Feds: Clean up or say goodbye to land-based shrimping

April 23, 2011 at 12:41 am

*published Apr. 23. 2011
BY VANESSA C. DEGGINS

Federal officials said Tuesday that land-based cast netting for shrimp in Sabine Wildlife Refuge will end if issues over waste and illegal activities are not resolved.

The most-persistent issue is the wanton waste of fishery resources, said Don Voros, manager of the Cameron Prairie, Sabine, Lacassine and Shell Keys wildlife refuges.

Voros displayed photos of dead fish that he said are regularly left to rot, along with litter and discarded nets, on piers at Hog Island Gully Recreation Area. Hog Island Gully has been closed indefinitely to shrimping.

He said many shrimpers empty their nets on the piers instead of back into the water, which U.S. Fish and Wildlife agents prefer.

“Federal regulations require that by-catch is returned to the water immediately, but even dead fish should be thrown back as well,” Voros said.

He said agents have had to call the area fire department to hose down the piers because of flies and maggots that infest the area.

“If a conservation organization were to come here and see the piers like that, they could actually sue us for wanton waste of fishery resources because they would say we allowed that to happen,” Voros said.

Another major issue is an increase in the illegal sale of shrimp.

“Through the years, there has been a black market for shrimp coming from Sabine,” Voros said.
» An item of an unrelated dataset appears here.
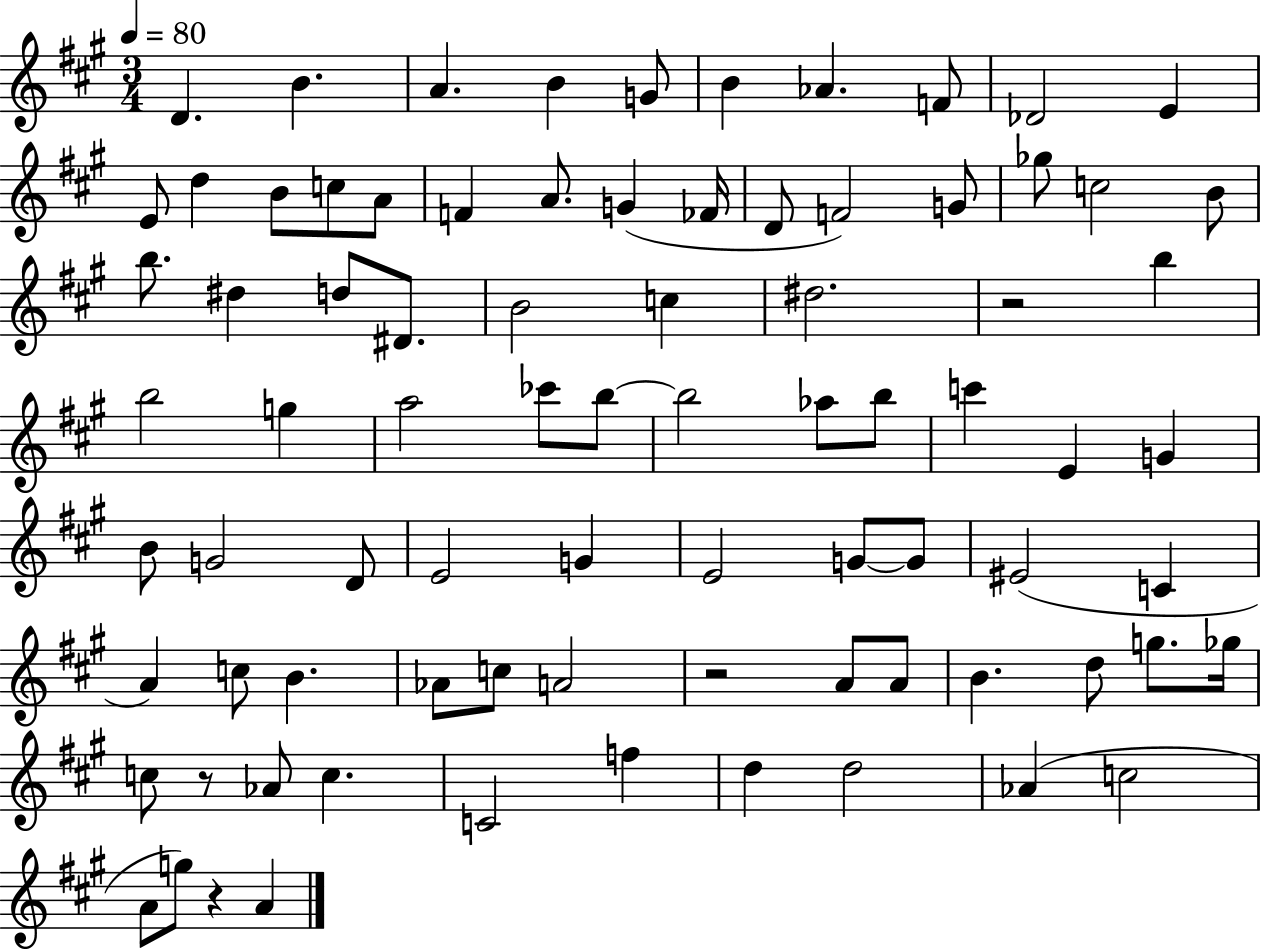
D4/q. B4/q. A4/q. B4/q G4/e B4/q Ab4/q. F4/e Db4/h E4/q E4/e D5/q B4/e C5/e A4/e F4/q A4/e. G4/q FES4/s D4/e F4/h G4/e Gb5/e C5/h B4/e B5/e. D#5/q D5/e D#4/e. B4/h C5/q D#5/h. R/h B5/q B5/h G5/q A5/h CES6/e B5/e B5/h Ab5/e B5/e C6/q E4/q G4/q B4/e G4/h D4/e E4/h G4/q E4/h G4/e G4/e EIS4/h C4/q A4/q C5/e B4/q. Ab4/e C5/e A4/h R/h A4/e A4/e B4/q. D5/e G5/e. Gb5/s C5/e R/e Ab4/e C5/q. C4/h F5/q D5/q D5/h Ab4/q C5/h A4/e G5/e R/q A4/q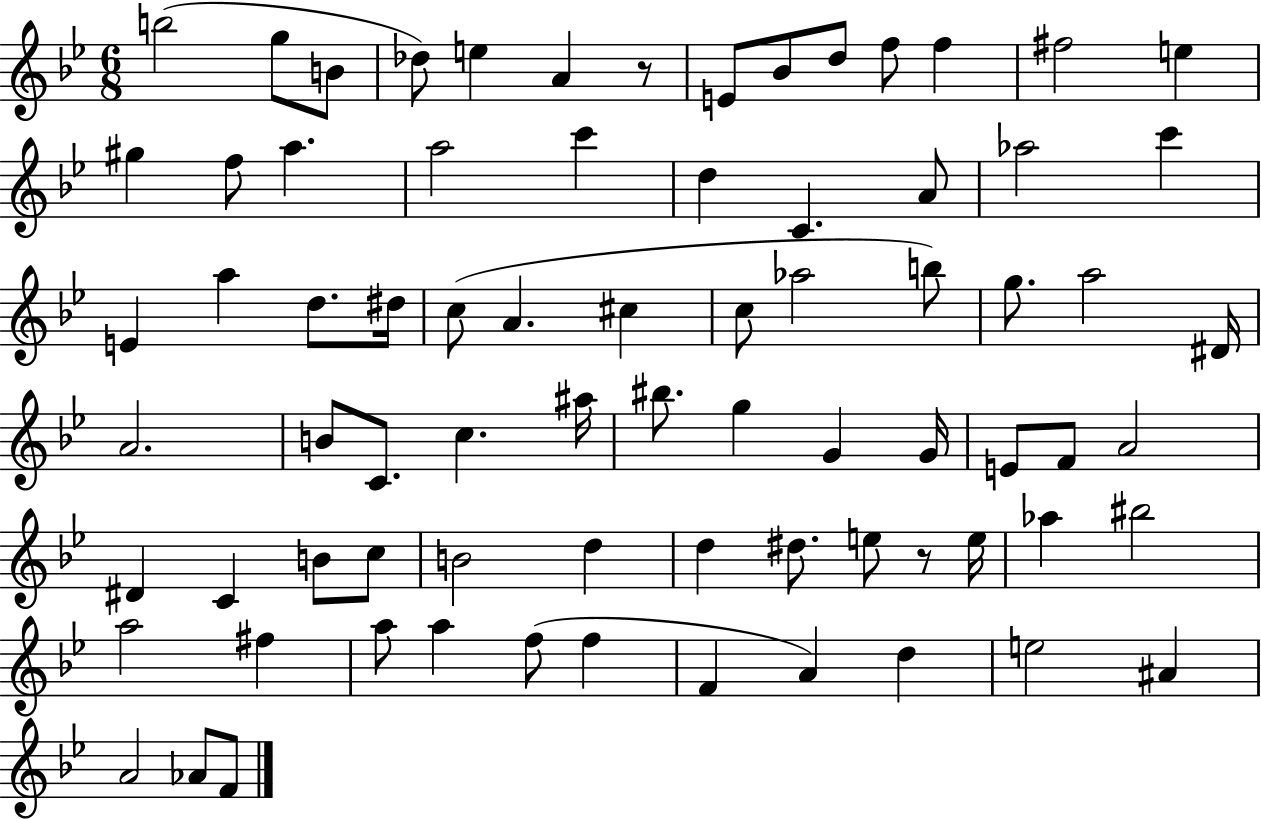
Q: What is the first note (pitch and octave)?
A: B5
He said the use of cell phones has contributed to an increase in the activity.

Multiple state and federal details and undercover operations, coupled with federal judges who impose fines of up to $5,000 and probation, have not been able to stop the activity, officials said.

Probation usually includes banning the offender from the refuge.

Officials outlined their Cast Netting Action Plan phases and the outcome of multiple efforts to increase compliance.

“We put out a variety of signs explaining regulations for limits, littering, etc. Someone eventually pulled one sign up and threw it in the canal,” said Terry Delaine, manager of Sabine Wildlife Refuge.

He said portable bathrooms and garbage cans had to be removed because they were always overflowing or vandalized.

“Uniformed and plain clothes officers try to patrol the areas regularly now,” Delaine said.

Volunteers, managers and biologists have to empty garbage cans and clean the piers because U.S. Fish and Wildlife cannot afford cleanup staff. Delaine said the refuges have almost a third fewer staff members than they had seven years ago.

The federal statute that regulates recreational activities on national wildlife refuges says the focus should be to foster appreciation and education, Voros said.

“Families can’t even take their kids out, and some said they don’t want to,” Delaine said.

“I can say most of us that work with fish and wildlife decided to do this because of the connections we made to the land crabbing and fishing, but this has gotten out of hand,” said Diane Bordon-Billiot, outreach specialist for the Southwest Louisiana National Wildlife Refuge Complex. “So we need people to convince us why land-based shrimping should be here.”

If land-based shrimping is closed, officials said they will open about 300 acres to boat cast netting, which would be allowed every day from sunrise to sunset.

About a dozen residents, along with volunteers from the organization Friends of SWLA National Wildlife Refuges, attended the meeting.

Many supported increased enforcement, which is not a current option for state and federal agents.

“I would like to see more enforcement, if possible. You should keep hammering them and put them under the jail. But we also need to get the community involved before we start talking about shutting everything down,” said Mike Cohler of Carlyss.

Comments will be accepted until Tuesday, April 12. Residents can mail letters or e-mail to terry_delaine@fws.gov.

Anyone who observes illegal activity can call a 24-hour dispatcher at 1-800-442-2511 who will contact state and federal wildlife agencies.